Zero Hora, 9 de julho de 2006

Quer provenham do próprio PT, das dissidências esquerdistas enragées, do social-democratismo tucano, das hostes liberais ou do punhado de remanescentes do regime militar que o consenso dos anteriores classifica de “extrema direita”, os críticos de Lula só condenam nele uma coisa: seu “oportunismo fisiológico”, seu “egoísmo burguês”, seu “abandono dos ideais socialistas”, sua “traição à causa do proletariado”. As fórmulas verbais são muitas, o esquema de pensamento é constante e uniforme.

O ex-ministro Jarbas Passarinho, que só tem de esquerdista o que tem de extraterrestre, chega a jogar na cara do presidente ladrão o parágrafo célebre em que  Bakunin acusa os proletários de deixarem de ser proletários tão logo chegam ao poder — como se o assalto revolucionário à máquina do Estado não fosse ele próprio um roubo, como se o ladrão que rouba ladrão fosse mais condenável do que aquele que rouba homens honestos.

E não é preciso lembrar a figura patética do governador paulista, acossado pelas hostes do PCC e pelo governo federal, tentando fazer-se de bom menino por meio de um discurso contra a “elite branca egoísta”.

Do conjunto das críticas, a impressão que sobra na mente do público é que o critério supremo da honestidade é a ideologia esquerdista, a virtude máxima residindo na obediência fiel à moral do partido. Um dia, Lula passará, mas os efeitos dessa propaganda obsessivamente repetida permanecerão. Longo tempo depois de desaparecidas da memória popular as imagens do mensalão, do dinheiro na cueca, das testemunhas assassinadas no caso Celso Daniel, do pseudo-padre Medina gabando-se de trazer dinheiro das Farc para o PT, os valores em nome dos quais esses episódios foram condenados ainda estarão vivos na alma de todos. Quando ninguém mais se lembrar de Lula, todos ainda se lembrarão de que é feio não ser socialista.

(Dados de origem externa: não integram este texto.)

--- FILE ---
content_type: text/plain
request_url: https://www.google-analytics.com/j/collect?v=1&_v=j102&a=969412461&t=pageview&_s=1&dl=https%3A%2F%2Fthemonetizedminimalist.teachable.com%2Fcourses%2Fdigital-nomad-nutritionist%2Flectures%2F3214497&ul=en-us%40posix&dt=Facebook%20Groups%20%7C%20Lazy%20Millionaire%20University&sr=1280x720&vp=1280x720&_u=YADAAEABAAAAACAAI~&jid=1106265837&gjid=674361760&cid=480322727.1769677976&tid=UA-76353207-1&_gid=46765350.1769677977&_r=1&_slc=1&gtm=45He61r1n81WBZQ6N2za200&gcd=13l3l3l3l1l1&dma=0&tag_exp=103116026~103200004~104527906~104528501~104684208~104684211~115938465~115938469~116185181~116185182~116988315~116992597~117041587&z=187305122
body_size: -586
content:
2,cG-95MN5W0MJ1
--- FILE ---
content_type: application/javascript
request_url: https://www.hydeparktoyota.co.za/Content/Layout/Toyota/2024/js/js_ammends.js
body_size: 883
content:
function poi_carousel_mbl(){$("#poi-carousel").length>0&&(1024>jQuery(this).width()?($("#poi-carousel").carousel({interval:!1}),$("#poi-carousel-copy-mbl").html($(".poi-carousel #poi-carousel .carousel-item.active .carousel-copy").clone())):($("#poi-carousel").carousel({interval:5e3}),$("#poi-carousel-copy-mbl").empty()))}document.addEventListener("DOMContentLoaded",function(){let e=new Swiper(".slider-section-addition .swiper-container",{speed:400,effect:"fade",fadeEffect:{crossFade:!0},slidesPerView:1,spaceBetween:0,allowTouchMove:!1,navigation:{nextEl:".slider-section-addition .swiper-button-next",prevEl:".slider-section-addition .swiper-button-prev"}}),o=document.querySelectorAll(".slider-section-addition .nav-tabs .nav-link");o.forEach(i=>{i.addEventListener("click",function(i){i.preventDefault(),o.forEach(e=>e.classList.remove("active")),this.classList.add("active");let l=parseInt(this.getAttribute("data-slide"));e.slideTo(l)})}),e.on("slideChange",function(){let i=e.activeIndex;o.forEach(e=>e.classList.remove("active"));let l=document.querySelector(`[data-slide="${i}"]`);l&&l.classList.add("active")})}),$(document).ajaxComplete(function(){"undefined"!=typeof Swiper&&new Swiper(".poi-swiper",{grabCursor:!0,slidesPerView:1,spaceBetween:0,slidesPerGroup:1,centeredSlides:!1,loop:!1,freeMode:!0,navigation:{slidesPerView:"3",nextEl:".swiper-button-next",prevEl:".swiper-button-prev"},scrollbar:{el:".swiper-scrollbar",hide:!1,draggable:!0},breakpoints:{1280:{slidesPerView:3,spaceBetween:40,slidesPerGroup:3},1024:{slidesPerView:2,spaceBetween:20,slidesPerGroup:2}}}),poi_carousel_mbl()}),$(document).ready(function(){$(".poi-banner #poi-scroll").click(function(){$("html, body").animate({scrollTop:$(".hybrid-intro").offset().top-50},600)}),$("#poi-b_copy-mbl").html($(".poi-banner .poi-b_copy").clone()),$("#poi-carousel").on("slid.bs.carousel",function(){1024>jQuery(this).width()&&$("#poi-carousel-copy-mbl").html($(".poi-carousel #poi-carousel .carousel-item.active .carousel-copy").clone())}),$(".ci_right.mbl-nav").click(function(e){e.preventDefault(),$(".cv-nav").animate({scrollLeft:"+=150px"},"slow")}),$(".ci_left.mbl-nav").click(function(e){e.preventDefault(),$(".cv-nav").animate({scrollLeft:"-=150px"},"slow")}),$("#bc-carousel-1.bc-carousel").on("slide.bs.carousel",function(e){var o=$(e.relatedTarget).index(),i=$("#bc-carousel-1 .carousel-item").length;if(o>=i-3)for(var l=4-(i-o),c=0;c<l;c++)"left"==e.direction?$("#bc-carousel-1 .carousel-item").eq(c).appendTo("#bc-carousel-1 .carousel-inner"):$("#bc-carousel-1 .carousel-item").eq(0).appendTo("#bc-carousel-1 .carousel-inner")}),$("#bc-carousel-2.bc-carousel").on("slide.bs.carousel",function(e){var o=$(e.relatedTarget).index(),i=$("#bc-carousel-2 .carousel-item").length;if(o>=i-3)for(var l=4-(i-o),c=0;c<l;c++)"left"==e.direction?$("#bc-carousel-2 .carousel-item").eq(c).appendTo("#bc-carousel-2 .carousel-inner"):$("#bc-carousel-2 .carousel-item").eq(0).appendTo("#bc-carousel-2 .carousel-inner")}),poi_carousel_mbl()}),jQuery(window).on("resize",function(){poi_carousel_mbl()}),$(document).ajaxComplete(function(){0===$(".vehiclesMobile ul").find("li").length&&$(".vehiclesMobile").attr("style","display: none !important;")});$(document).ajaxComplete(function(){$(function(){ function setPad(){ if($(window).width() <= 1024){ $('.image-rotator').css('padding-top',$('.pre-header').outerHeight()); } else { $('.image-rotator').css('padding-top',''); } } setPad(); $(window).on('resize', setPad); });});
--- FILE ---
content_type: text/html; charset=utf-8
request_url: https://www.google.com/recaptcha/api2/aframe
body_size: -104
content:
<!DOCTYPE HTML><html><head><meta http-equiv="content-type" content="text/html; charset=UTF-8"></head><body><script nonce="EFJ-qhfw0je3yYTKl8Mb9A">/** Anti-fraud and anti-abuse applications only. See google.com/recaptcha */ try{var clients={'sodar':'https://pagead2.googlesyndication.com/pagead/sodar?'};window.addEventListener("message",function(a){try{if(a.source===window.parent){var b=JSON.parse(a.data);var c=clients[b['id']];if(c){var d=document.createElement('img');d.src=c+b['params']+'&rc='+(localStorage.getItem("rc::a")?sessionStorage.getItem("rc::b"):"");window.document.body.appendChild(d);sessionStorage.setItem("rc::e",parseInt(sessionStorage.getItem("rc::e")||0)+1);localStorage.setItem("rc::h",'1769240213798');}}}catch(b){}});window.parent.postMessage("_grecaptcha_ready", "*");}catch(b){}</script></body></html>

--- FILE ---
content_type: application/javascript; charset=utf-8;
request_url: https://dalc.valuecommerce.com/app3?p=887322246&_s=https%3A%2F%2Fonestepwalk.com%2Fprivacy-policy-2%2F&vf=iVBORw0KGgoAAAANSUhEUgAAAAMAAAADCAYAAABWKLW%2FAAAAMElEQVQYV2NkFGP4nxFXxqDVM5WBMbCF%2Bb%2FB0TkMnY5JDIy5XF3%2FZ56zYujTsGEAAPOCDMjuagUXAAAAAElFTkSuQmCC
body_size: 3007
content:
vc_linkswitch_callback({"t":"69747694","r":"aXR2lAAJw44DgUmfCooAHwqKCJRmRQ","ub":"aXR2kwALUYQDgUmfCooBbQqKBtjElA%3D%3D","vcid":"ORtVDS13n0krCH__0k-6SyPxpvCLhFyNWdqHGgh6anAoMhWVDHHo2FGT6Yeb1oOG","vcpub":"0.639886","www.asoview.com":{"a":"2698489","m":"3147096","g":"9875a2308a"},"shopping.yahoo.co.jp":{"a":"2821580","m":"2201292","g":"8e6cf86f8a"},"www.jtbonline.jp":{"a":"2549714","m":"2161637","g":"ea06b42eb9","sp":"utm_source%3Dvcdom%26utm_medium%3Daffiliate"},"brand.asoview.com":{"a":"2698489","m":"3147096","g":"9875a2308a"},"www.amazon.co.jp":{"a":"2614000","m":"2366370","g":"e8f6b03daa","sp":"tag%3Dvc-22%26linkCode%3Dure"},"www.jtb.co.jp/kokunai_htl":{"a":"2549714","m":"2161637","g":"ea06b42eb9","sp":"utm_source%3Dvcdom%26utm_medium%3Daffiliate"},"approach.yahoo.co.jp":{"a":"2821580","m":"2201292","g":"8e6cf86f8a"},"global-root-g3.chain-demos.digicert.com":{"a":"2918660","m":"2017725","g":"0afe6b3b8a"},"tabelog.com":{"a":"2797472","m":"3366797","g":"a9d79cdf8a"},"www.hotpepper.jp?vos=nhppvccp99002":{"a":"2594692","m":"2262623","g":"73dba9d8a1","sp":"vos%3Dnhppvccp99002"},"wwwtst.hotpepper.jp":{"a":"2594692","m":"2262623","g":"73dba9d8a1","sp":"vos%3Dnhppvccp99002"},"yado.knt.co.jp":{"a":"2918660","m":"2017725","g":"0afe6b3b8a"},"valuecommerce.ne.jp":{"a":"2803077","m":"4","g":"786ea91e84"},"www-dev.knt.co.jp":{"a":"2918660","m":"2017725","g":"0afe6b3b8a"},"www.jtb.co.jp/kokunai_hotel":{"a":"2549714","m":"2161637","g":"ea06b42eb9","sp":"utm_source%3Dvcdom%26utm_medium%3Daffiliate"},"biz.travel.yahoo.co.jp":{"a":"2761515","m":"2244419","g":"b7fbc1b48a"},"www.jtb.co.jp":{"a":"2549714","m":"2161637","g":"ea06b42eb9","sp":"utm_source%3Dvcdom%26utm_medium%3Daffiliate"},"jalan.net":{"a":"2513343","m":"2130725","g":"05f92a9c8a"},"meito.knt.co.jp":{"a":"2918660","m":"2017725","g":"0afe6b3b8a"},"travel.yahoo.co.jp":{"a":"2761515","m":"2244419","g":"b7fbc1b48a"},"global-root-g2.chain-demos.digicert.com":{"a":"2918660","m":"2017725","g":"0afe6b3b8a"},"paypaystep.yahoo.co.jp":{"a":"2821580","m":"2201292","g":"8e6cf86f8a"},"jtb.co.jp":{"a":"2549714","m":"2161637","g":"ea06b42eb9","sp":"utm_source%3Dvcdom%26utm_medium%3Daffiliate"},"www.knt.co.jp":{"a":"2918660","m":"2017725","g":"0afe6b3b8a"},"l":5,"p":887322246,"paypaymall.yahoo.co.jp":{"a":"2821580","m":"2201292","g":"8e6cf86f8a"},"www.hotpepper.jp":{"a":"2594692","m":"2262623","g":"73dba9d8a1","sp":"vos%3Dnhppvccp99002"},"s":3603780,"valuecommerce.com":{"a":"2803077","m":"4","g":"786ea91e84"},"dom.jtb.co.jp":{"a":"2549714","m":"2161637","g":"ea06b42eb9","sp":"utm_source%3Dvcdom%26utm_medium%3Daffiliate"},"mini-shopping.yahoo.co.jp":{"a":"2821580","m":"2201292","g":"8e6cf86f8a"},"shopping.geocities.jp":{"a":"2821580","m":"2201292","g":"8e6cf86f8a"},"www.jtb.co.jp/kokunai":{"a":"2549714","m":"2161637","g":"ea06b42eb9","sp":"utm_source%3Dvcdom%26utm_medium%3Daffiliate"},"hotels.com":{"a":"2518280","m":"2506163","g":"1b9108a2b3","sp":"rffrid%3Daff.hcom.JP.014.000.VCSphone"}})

Entre os que mais terão contribuído para esse resultado, contam-se os liberais, os conservadores e até os “extremistas de direita” que não ousaram falar em nome de seus próprios valores, preferindo fingir-se de esquerdistas na esperança louca de “dividir o adversário” – como se historicamente já não estivesse provado, há décadas, que a esquerda não precisa de unidade, que ela cresce e prospera por divisão e cissiparidade, como as amebas.

O mais irônico, em tudo isso, é que enquanto a direita condena o presidente por infidelidade ao esquerdismo, os líderes maiores da esquerda continental, os comandantes do processo revolucionário, Castro, Chávez, Kirchner, Morales e os chefes das Farc, sem contar a mídia esquerdista chique do mundo inteiro, continuam a tratá-lo como amigo e homem de confiança, e nenhuma denúncia contra ele se ouve nas reuniões do Foro de São Paulo. Enquanto seus adversários, achando-se muito espertos, se embriagam na ilusão de jogar a esquerda contra ele, o sujeito continua a funcionar como uma peça saudável e preciosa da máquina esquerdista. É o caso de perguntar a todos esses críticos: Vocês não percebem que estão sendo usados para limpar a sujeira petista, não percebem que a esquerda está rindo de vocês? Não sabem que depois de cumprida sua função na estratégia esquerdista vocês serão jogados na privada como um farrapo de papel higiênico? Mas, depois de tantas concessões e acovardamentos, talvez seja realmente esse o único papel que a direita ainda sonhe em desempenhar na história do Brasil.